Frame Blending is a per-cue option that smooths video playback when the source media's native frame rate does not match the show's output frame rate. Instead of repeating or dropping frames to fill the gap, WATCHOUT interpolates between adjacent video frames, producing a crossfade that results in visibly smoother motion.

How It Works

When a video plays at a different rate than the show's output (for example, 24 fps content in a 60 fps show), some output frames fall between two source frames. Without frame blending, WATCHOUT displays the nearest available source frame, which can cause stuttering or judder — especially noticeable in panning shots or smooth animations.

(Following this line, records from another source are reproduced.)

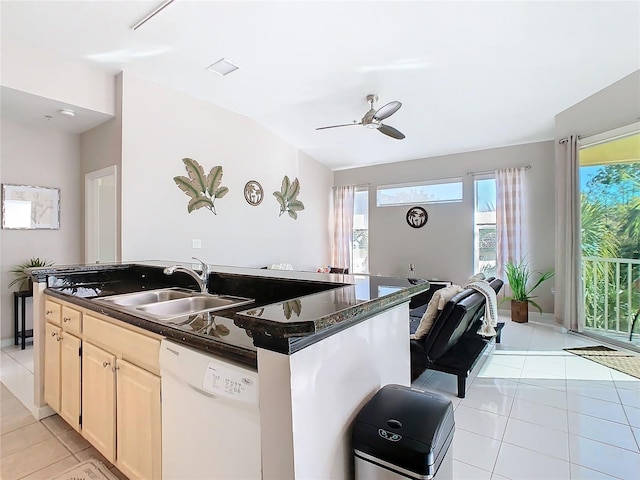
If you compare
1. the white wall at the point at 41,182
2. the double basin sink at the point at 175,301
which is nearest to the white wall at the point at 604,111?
the double basin sink at the point at 175,301

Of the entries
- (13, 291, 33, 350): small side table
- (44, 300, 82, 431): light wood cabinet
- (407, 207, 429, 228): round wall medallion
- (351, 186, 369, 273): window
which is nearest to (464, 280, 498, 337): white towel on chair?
(44, 300, 82, 431): light wood cabinet

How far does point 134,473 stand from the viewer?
1526 mm

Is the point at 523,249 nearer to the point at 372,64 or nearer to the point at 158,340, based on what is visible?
the point at 372,64

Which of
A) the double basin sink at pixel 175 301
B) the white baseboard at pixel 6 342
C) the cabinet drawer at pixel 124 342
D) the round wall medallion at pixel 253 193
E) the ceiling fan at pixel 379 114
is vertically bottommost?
the white baseboard at pixel 6 342

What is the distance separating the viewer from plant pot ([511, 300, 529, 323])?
513cm

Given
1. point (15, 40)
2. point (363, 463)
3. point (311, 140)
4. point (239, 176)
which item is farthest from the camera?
point (311, 140)

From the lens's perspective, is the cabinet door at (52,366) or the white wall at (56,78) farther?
the white wall at (56,78)

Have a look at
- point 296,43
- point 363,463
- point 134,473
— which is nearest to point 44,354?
point 134,473

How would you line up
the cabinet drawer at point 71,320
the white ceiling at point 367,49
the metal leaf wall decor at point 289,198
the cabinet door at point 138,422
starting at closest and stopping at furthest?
the cabinet door at point 138,422 < the cabinet drawer at point 71,320 < the white ceiling at point 367,49 < the metal leaf wall decor at point 289,198

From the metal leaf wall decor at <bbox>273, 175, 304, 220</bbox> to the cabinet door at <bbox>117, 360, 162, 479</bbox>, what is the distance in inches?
184

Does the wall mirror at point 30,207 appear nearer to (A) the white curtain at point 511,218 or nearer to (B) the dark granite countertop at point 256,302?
(B) the dark granite countertop at point 256,302

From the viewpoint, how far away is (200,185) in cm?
473

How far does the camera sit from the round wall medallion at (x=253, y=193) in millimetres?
5453

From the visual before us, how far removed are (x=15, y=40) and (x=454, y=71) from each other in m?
4.53
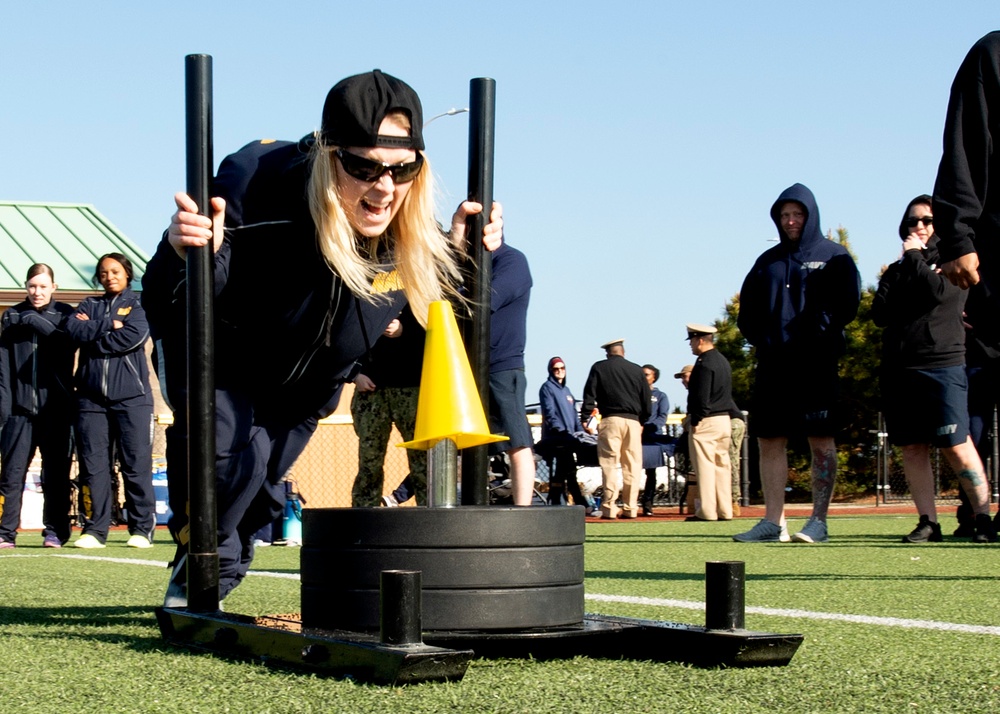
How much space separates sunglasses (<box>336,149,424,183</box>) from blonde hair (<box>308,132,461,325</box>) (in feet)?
0.14

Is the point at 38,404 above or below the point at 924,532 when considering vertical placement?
above

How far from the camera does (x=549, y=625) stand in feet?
11.3

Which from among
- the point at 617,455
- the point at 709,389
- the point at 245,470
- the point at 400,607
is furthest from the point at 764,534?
the point at 617,455

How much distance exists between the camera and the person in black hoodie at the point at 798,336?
860cm

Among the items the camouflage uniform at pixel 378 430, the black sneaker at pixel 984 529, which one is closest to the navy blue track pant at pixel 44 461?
the camouflage uniform at pixel 378 430

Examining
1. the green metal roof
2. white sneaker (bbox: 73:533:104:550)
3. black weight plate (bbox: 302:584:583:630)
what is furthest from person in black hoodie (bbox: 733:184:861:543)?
the green metal roof

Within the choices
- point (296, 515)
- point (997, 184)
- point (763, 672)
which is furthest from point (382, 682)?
point (296, 515)

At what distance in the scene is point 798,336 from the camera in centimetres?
865

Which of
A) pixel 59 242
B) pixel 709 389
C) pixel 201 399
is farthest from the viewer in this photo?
pixel 59 242

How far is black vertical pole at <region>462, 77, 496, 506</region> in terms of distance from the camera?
3.99 meters

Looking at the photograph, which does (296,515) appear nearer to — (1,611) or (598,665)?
(1,611)

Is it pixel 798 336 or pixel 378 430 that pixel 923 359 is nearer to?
pixel 798 336

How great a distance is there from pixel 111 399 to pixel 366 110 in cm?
710

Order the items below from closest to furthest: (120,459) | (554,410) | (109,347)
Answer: (109,347) → (120,459) → (554,410)
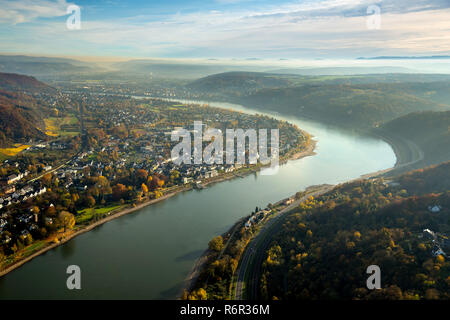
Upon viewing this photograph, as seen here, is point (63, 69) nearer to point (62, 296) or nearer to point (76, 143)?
point (76, 143)

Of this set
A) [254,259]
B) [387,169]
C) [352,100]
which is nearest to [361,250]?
[254,259]

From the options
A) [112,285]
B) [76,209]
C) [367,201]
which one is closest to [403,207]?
[367,201]

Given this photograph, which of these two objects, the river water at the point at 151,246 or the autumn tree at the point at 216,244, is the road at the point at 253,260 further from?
the river water at the point at 151,246

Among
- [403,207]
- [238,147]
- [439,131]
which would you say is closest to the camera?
[403,207]

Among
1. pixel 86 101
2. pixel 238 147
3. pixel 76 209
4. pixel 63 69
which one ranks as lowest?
pixel 76 209

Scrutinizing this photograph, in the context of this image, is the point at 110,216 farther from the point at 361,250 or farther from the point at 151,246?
the point at 361,250
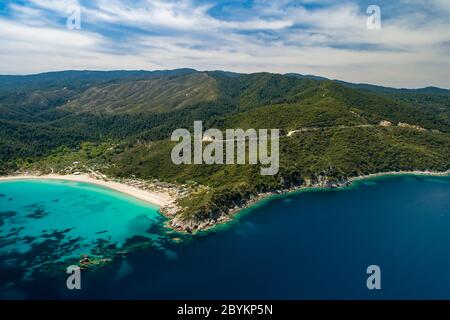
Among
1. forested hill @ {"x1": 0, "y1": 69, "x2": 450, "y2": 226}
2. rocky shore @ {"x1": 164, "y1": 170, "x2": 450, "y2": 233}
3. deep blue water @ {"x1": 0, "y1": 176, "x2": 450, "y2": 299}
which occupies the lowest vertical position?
deep blue water @ {"x1": 0, "y1": 176, "x2": 450, "y2": 299}

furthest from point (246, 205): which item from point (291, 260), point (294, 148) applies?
point (294, 148)

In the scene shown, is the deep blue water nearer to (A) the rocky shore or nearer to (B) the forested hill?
(A) the rocky shore

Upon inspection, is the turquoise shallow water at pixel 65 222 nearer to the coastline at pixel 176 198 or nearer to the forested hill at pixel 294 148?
the coastline at pixel 176 198

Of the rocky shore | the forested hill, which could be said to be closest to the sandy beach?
the rocky shore

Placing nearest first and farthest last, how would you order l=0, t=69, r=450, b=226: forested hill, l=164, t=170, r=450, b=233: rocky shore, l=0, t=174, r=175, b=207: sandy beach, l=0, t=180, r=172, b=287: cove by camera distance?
l=0, t=180, r=172, b=287: cove
l=164, t=170, r=450, b=233: rocky shore
l=0, t=174, r=175, b=207: sandy beach
l=0, t=69, r=450, b=226: forested hill

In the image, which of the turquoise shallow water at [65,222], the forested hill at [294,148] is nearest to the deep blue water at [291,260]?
the turquoise shallow water at [65,222]

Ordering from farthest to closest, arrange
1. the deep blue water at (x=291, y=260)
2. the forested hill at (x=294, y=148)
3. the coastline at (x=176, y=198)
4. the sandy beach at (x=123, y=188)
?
the forested hill at (x=294, y=148), the sandy beach at (x=123, y=188), the coastline at (x=176, y=198), the deep blue water at (x=291, y=260)
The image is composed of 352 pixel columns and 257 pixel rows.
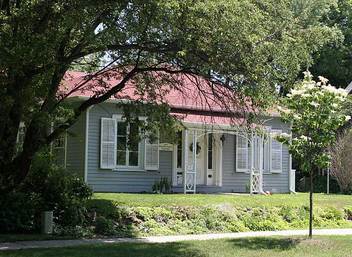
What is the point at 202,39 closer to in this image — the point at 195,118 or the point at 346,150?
the point at 195,118

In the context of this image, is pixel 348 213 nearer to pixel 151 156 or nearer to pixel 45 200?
pixel 151 156

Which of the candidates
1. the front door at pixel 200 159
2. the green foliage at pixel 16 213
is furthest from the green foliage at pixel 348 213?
the green foliage at pixel 16 213

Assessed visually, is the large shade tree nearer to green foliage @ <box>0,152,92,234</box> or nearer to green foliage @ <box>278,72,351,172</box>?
green foliage @ <box>278,72,351,172</box>

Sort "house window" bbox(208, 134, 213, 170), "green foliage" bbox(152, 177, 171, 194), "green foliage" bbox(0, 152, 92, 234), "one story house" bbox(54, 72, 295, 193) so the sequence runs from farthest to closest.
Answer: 1. "house window" bbox(208, 134, 213, 170)
2. "green foliage" bbox(152, 177, 171, 194)
3. "one story house" bbox(54, 72, 295, 193)
4. "green foliage" bbox(0, 152, 92, 234)

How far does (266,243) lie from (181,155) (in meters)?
10.5

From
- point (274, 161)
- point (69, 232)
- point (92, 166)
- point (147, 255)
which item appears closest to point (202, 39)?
point (147, 255)

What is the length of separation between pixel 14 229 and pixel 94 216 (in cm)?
213

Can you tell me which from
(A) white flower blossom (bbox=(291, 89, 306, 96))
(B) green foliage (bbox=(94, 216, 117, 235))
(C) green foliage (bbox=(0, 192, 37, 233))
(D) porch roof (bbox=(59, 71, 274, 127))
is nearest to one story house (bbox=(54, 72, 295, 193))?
(D) porch roof (bbox=(59, 71, 274, 127))

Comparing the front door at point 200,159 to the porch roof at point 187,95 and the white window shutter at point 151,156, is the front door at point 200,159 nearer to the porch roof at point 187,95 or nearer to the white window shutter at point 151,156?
the white window shutter at point 151,156

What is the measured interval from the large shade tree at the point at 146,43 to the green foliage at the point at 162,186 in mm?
8734

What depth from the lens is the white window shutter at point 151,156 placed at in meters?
22.6

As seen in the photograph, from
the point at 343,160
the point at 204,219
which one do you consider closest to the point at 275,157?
the point at 343,160

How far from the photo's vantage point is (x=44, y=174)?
51.5 feet

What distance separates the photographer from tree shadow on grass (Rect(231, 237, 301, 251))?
1301 centimetres
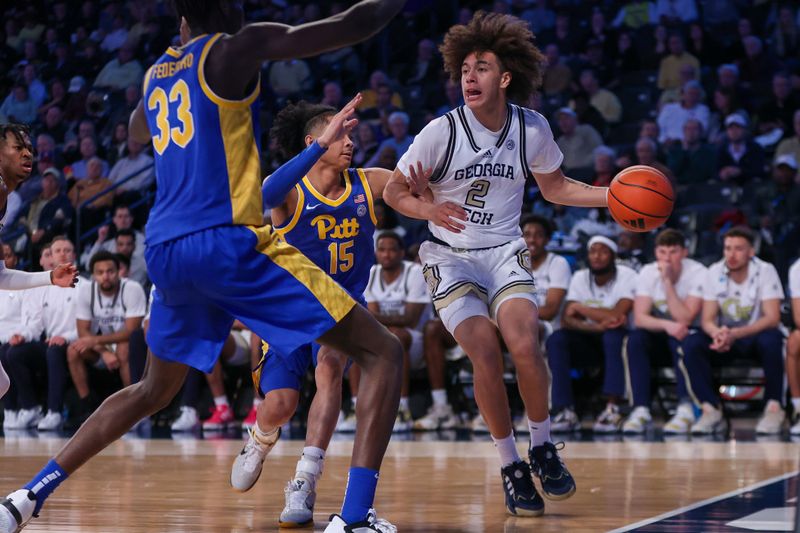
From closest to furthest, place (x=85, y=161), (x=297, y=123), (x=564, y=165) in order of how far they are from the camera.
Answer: (x=297, y=123) → (x=564, y=165) → (x=85, y=161)

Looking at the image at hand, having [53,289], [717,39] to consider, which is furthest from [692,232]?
[53,289]

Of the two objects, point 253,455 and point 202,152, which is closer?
point 202,152

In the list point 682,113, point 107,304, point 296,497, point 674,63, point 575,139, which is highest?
point 674,63

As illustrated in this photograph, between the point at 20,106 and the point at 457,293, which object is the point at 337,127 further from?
the point at 20,106

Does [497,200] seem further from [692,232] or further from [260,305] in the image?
[692,232]

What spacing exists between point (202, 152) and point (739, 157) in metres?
9.03

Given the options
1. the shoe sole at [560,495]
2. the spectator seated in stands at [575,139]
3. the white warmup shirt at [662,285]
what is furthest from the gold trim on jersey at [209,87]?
the spectator seated in stands at [575,139]

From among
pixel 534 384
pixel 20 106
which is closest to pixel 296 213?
pixel 534 384

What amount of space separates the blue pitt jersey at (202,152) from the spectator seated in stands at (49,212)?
897 centimetres

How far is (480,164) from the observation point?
5.36 metres

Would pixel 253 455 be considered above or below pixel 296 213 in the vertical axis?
below

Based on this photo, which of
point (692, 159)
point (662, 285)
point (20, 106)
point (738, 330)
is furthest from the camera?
point (20, 106)

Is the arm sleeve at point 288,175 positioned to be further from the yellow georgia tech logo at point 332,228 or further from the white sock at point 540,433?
the white sock at point 540,433

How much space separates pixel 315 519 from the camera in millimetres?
4980
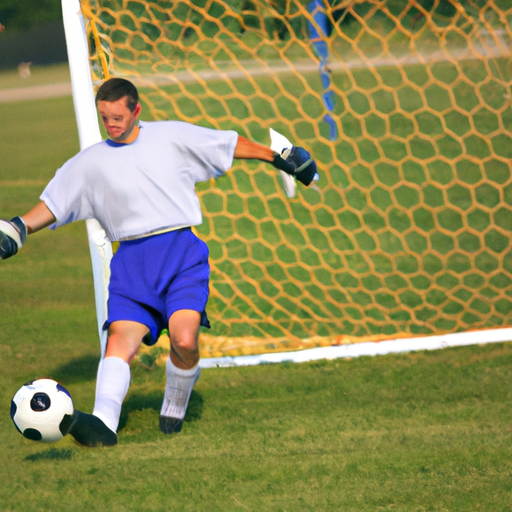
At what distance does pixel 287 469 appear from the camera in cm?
330

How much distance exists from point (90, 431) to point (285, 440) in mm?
798

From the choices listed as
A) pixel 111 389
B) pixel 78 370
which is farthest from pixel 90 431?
pixel 78 370

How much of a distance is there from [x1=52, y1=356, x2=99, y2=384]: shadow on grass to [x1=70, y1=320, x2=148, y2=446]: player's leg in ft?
3.01

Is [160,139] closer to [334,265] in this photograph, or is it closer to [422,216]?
[334,265]

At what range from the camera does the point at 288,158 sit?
363 cm

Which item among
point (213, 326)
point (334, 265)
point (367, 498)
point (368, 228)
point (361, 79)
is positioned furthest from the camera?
point (361, 79)

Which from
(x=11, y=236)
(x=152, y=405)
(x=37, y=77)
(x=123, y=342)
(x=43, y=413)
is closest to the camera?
(x=43, y=413)

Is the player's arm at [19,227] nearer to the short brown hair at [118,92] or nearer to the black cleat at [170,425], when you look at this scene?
the short brown hair at [118,92]

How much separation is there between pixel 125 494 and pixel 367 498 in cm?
87

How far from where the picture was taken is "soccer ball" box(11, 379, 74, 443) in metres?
3.13

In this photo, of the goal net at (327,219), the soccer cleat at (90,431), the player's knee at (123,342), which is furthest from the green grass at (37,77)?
the soccer cleat at (90,431)

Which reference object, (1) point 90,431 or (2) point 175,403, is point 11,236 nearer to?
(1) point 90,431

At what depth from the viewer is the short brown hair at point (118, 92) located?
11.3 ft

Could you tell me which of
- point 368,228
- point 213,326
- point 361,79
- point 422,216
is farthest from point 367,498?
point 361,79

With Frame Blending enabled, the renderer blends the two neighboring source frames together for any output frame that falls between them. The blend ratio is determined by the fractional position between the two source frames, producing a smooth temporal crossfade.

Without Frame Blending

Without Frame Blending Muted

With Frame Blending

With Frame Blending Muted
Frame 0 / 0

Enabling Frame Blending

To enable Frame Blending on a cue:

  1. Select the media cue in the Timeline.
  2. Open the Properties panel.
  3. In the Playback page, locate the Frame Blending toggle.
  4. Enable the checkbox.

Frame Blending is disabled by default and must be enabled on each cue individually.

When to Use It

Frame Blending is most beneficial in these scenarios:

  • Mismatched frame rates — playing 24 fps or 25 fps film content in a 50 fps or 60 fps show. The interpolation eliminates the 3:2 pulldown stutter that would otherwise occur.
  • Slow-motion playback — when slowing down video via playback speed adjustments or tween-controlled playback rate. Frame blending fills in the gaps between source frames to maintain smooth motion.
  • Variable-speed tweens — when a playback rate tween causes the media to play at non-integer speed ratios, frame blending smooths the transitions.

When to Avoid It

Frame Blending is not ideal for all content types. Avoid it when:

  • Text and sharp-edged graphics — the crossfade between frames can produce visible ghosting on high-contrast edges, making text appear blurry during motion.
  • Content already matching the show frame rate — if the source frame rate matches the output rate, every output frame maps exactly to a source frame and blending provides no benefit.
  • Rapid cuts or flash sequences — frame blending across hard cuts produces brief double-exposure artifacts that may be undesirable.

Frame Blending interpolates by crossfading pixel values between frames. It does not perform optical flow or motion-vector interpolation, so very fast motion may still show some ghosting.

Performance Considerations

When Frame Blending is enabled, the renderer must decode and hold two adjacent frames in memory simultaneously and perform a per-pixel blend for every output frame. This roughly doubles the texture memory and bandwidth required for that cue compared to non-blended playback. On systems with many simultaneous video cues, enabling Frame Blending on all of them may impact overall GPU performance. Enable it selectively on the cues where smooth motion matters most.